Each line below must be printed again exactly.
——
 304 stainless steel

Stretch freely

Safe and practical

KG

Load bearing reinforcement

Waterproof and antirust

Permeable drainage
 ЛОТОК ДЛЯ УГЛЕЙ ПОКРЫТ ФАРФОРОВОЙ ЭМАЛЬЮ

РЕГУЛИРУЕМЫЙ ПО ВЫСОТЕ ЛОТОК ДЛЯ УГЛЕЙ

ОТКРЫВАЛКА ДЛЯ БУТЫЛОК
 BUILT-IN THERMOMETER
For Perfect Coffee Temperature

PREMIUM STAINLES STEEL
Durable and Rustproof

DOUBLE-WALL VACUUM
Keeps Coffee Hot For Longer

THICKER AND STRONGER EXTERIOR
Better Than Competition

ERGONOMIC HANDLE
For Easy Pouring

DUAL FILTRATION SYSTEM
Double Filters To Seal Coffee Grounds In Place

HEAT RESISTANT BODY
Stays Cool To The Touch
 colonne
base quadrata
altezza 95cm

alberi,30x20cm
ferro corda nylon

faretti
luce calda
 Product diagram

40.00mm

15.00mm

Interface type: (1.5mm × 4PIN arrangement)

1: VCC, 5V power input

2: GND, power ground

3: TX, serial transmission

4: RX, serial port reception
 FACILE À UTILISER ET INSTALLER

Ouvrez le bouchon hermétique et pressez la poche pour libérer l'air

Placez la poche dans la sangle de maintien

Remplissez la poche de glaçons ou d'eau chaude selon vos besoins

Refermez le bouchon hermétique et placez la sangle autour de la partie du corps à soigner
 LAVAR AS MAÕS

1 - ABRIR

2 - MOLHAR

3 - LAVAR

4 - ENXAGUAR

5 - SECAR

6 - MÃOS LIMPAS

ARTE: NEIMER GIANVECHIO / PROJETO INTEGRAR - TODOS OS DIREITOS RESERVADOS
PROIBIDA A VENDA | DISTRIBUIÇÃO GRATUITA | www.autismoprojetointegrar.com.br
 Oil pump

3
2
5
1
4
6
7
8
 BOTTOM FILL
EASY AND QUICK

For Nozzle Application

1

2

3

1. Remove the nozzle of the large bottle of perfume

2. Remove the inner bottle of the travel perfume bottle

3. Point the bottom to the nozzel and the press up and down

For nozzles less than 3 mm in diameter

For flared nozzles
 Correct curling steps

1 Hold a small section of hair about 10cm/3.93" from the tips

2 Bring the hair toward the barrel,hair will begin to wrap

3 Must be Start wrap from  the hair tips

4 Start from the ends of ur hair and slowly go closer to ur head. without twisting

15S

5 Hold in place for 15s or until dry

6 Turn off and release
——
WRITTEN SOLUTION:
 304 stainless steel

Stretch freely

Safe and practical

KG

Load bearing reinforcement

Waterproof and antirust

Permeable drainage
 ЛОТОК ДЛЯ УГЛЕЙ ПОКРЫТ ФАРФОРОВОЙ ЭМАЛЬЮ

РЕГУЛИРУЕМЫЙ ПО ВЫСОТЕ ЛОТОК ДЛЯ УГЛЕЙ

ОТКРЫВАЛКА ДЛЯ БУТЫЛОК
 BUILT-IN THERMOMETER
For Perfect Coffee Temperature

PREMIUM STAINLES STEEL
Durable and Rustproof

DOUBLE-WALL VACUUM
Keeps Coffee Hot For Longer

THICKER AND STRONGER EXTERIOR
Better Than Competition

ERGONOMIC HANDLE
For Easy Pouring

DUAL FILTRATION SYSTEM
Double Filters To Seal Coffee Grounds In Place

HEAT RESISTANT BODY
Stays Cool To The Touch
 colonne
base quadrata
altezza 95cm

alberi,30x20cm
ferro corda nylon

faretti
luce calda
 Product diagram

40.00mm

15.00mm

Interface type: (1.5mm × 4PIN arrangement)

1: VCC, 5V power input

2: GND, power ground

3: TX, serial transmission

4: RX, serial port reception
 FACILE À UTILISER ET INSTALLER

Ouvrez le bouchon hermétique et pressez la poche pour libérer l'air

Placez la poche dans la sangle de maintien

Remplissez la poche de glaçons ou d'eau chaude selon vos besoins

Refermez le bouchon hermétique et placez la sangle autour de la partie du corps à soigner
 LAVAR AS MAÕS

1 - ABRIR

2 - MOLHAR

3 - LAVAR

4 - ENXAGUAR

5 - SECAR

6 - MÃOS LIMPAS

ARTE: NEIMER GIANVECHIO / PROJETO INTEGRAR - TODOS OS DIREITOS RESERVADOS
PROIBIDA A VENDA | DISTRIBUIÇÃO GRATUITA | www.autismoprojetointegrar.com.br
 Oil pump

3
2
5
1
4
6
7
8
 BOTTOM FILL
EASY AND QUICK

For Nozzle Application

1

2

3

1. Remove the nozzle of the large bottle of perfume

2. Remove the inner bottle of the travel perfume bottle

3. Point the bottom to the nozzel and the press up and down

For nozzles less than 3 mm in diameter

For flared nozzles
 Correct curling steps

1 Hold a small section of hair about 10cm/3.93" from the tips

2 Bring the hair toward the barrel,hair will begin to wrap

3 Must be Start wrap from  the hair tips

4 Start from the ends of ur hair and slowly go closer to ur head. without twisting

15S

5 Hold in place for 15s or until dry

6 Turn off and release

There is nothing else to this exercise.